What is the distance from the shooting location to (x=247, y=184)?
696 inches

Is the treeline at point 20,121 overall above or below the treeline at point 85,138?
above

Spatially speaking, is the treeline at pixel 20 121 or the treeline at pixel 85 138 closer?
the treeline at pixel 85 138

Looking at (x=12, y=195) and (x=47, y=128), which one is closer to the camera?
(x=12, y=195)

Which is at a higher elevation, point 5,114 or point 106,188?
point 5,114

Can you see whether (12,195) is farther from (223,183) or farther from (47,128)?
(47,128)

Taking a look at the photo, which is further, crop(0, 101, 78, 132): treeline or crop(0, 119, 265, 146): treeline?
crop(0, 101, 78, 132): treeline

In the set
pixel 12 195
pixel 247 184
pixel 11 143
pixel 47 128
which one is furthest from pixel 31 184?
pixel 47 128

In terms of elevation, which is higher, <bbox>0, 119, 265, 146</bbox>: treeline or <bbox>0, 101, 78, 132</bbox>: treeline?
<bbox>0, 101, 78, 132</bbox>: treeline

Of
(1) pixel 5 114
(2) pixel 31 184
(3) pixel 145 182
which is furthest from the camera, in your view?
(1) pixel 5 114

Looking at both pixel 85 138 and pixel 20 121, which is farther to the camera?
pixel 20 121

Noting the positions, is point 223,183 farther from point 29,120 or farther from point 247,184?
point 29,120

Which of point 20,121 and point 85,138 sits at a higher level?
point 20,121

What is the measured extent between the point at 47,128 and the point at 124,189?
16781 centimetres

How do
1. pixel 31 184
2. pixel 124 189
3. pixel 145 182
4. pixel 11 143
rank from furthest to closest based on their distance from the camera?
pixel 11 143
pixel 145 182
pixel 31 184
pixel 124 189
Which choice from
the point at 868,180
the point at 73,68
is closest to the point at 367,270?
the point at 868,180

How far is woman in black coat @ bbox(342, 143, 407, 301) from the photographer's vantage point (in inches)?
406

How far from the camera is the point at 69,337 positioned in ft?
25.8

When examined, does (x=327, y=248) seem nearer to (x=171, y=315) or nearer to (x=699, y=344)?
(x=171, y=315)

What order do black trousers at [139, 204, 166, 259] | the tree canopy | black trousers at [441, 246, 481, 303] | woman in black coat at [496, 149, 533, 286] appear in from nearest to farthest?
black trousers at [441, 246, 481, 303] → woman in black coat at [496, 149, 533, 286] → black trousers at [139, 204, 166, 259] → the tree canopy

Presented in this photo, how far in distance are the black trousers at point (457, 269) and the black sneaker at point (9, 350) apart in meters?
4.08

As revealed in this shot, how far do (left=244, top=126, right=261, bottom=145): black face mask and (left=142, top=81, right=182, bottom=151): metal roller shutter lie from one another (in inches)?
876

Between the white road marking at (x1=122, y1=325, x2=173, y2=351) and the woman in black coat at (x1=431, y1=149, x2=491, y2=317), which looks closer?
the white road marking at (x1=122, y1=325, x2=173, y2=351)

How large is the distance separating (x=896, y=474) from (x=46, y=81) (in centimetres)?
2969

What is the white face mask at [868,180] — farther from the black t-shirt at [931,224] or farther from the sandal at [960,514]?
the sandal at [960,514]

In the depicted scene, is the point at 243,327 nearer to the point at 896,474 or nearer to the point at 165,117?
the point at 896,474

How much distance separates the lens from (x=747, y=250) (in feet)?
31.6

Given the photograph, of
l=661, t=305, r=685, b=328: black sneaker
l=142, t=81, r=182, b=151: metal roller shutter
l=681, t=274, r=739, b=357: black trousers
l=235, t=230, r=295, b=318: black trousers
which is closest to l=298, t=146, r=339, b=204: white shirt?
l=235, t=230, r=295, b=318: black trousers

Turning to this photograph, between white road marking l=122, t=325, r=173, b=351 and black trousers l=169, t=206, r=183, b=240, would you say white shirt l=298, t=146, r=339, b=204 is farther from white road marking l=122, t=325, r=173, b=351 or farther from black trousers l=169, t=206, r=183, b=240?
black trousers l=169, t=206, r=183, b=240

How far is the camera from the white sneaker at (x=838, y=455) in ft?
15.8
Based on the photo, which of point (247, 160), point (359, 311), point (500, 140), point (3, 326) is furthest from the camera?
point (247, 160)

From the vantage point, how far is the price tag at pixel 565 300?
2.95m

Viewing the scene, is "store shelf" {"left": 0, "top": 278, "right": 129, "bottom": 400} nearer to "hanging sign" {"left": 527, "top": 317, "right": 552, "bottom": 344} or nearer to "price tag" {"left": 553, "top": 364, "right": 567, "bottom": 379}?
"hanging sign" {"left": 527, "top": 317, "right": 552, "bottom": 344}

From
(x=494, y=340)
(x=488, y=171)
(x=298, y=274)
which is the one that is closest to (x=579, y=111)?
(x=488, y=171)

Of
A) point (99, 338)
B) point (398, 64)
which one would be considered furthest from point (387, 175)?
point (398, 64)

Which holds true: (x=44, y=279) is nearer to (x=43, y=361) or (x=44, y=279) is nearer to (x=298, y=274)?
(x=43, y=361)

^^^^

Extract the full listing above without altering anything.

## Response for this exercise
What is the distance from the shooting location to (x=247, y=184)?
696 inches

Is the treeline at point 20,121 overall above or below the treeline at point 85,138?
above

Spatially speaking, is the treeline at pixel 20 121 or the treeline at pixel 85 138 closer?
the treeline at pixel 85 138

Looking at (x=12, y=195) and (x=47, y=128), which one is closer to the camera?
(x=12, y=195)

Which is at a higher elevation, point 5,114 or point 106,188?
point 5,114

Can you see whether (12,195) is farther from (223,183) or farther from (47,128)?
(47,128)

Taking a look at the photo, which is further, crop(0, 101, 78, 132): treeline or crop(0, 119, 265, 146): treeline?
crop(0, 101, 78, 132): treeline

In the set
pixel 12 195
pixel 247 184
pixel 11 143
pixel 47 128
which one is furthest from pixel 31 184?
pixel 47 128

In terms of elevation, which is higher, <bbox>0, 119, 265, 146</bbox>: treeline or <bbox>0, 101, 78, 132</bbox>: treeline?
<bbox>0, 101, 78, 132</bbox>: treeline

Of
(1) pixel 5 114
(2) pixel 31 184
(3) pixel 145 182
which is furthest from the camera, in your view?
(1) pixel 5 114

Looking at both pixel 85 138 and pixel 20 121, which is farther to the camera?
pixel 20 121

Noting the positions, is point 223,183 farther from point 29,120 or farther from point 247,184?
point 29,120

Which of point 20,121 and point 85,138 sits at a higher level?
point 20,121

What is the measured extent between the point at 47,128 and the point at 124,189?
16781 centimetres

How do
1. pixel 31 184
2. pixel 124 189
3. pixel 145 182
4. pixel 11 143
rank from furthest to closest based on their distance from the camera?
pixel 11 143
pixel 145 182
pixel 31 184
pixel 124 189
Which choice from
the point at 868,180
the point at 73,68
is closest to the point at 367,270?
the point at 868,180

How far is woman in black coat @ bbox(342, 143, 407, 301) from the photographer's vantage point (in inches)?
406

How far from the camera is the point at 69,337 positioned in ft?
25.8

When examined, does (x=327, y=248) seem nearer to (x=171, y=315) or nearer to (x=699, y=344)?
(x=171, y=315)

What order do black trousers at [139, 204, 166, 259] | the tree canopy | black trousers at [441, 246, 481, 303] | woman in black coat at [496, 149, 533, 286] appear in from nearest to farthest?
black trousers at [441, 246, 481, 303] → woman in black coat at [496, 149, 533, 286] → black trousers at [139, 204, 166, 259] → the tree canopy

Presented in this photo, how far in distance are the black trousers at point (457, 269) and the black sneaker at point (9, 350) apart in meters?
4.08

As revealed in this shot, how far do (left=244, top=126, right=261, bottom=145): black face mask and (left=142, top=81, right=182, bottom=151): metal roller shutter lie from one another (in inches)?
876

Between the white road marking at (x1=122, y1=325, x2=173, y2=351) and the woman in black coat at (x1=431, y1=149, x2=491, y2=317), which looks closer?
the white road marking at (x1=122, y1=325, x2=173, y2=351)

How large is the distance separating (x=896, y=474) from (x=46, y=81) (in centimetres)?
2969

What is the white face mask at [868,180] — farther from the black t-shirt at [931,224] or farther from the sandal at [960,514]?
the sandal at [960,514]

In the depicted scene, is the point at 243,327 nearer to the point at 896,474 or nearer to the point at 165,117?
the point at 896,474

How much distance separates the lens from (x=747, y=250) (in feet)?
31.6

Given the photograph, of
l=661, t=305, r=685, b=328: black sneaker
l=142, t=81, r=182, b=151: metal roller shutter
l=681, t=274, r=739, b=357: black trousers
l=235, t=230, r=295, b=318: black trousers
which is closest to l=298, t=146, r=339, b=204: white shirt?
l=235, t=230, r=295, b=318: black trousers

Turning to this photograph, between white road marking l=122, t=325, r=173, b=351 and black trousers l=169, t=206, r=183, b=240, would you say white shirt l=298, t=146, r=339, b=204 is farther from white road marking l=122, t=325, r=173, b=351 or farther from black trousers l=169, t=206, r=183, b=240?
black trousers l=169, t=206, r=183, b=240

How far is the camera from the white sneaker at (x=838, y=455) in ft?
15.8
Based on the photo, which of point (247, 160), point (359, 311), point (500, 140), point (3, 326) is furthest from the camera?
point (247, 160)

From the vantage point, how far is the price tag at pixel 565 300?
2.95m

Viewing the scene, is "store shelf" {"left": 0, "top": 278, "right": 129, "bottom": 400} nearer to "hanging sign" {"left": 527, "top": 317, "right": 552, "bottom": 344} or nearer to "price tag" {"left": 553, "top": 364, "right": 567, "bottom": 379}?
"hanging sign" {"left": 527, "top": 317, "right": 552, "bottom": 344}

From
(x=494, y=340)
(x=488, y=171)
(x=298, y=274)
which is the one that is closest to (x=579, y=111)?
(x=488, y=171)

Of
A) point (99, 338)
B) point (398, 64)
which one would be considered furthest from point (387, 175)?
point (398, 64)

Which holds true: (x=44, y=279) is nearer to (x=43, y=361) or (x=44, y=279) is nearer to (x=298, y=274)?
(x=43, y=361)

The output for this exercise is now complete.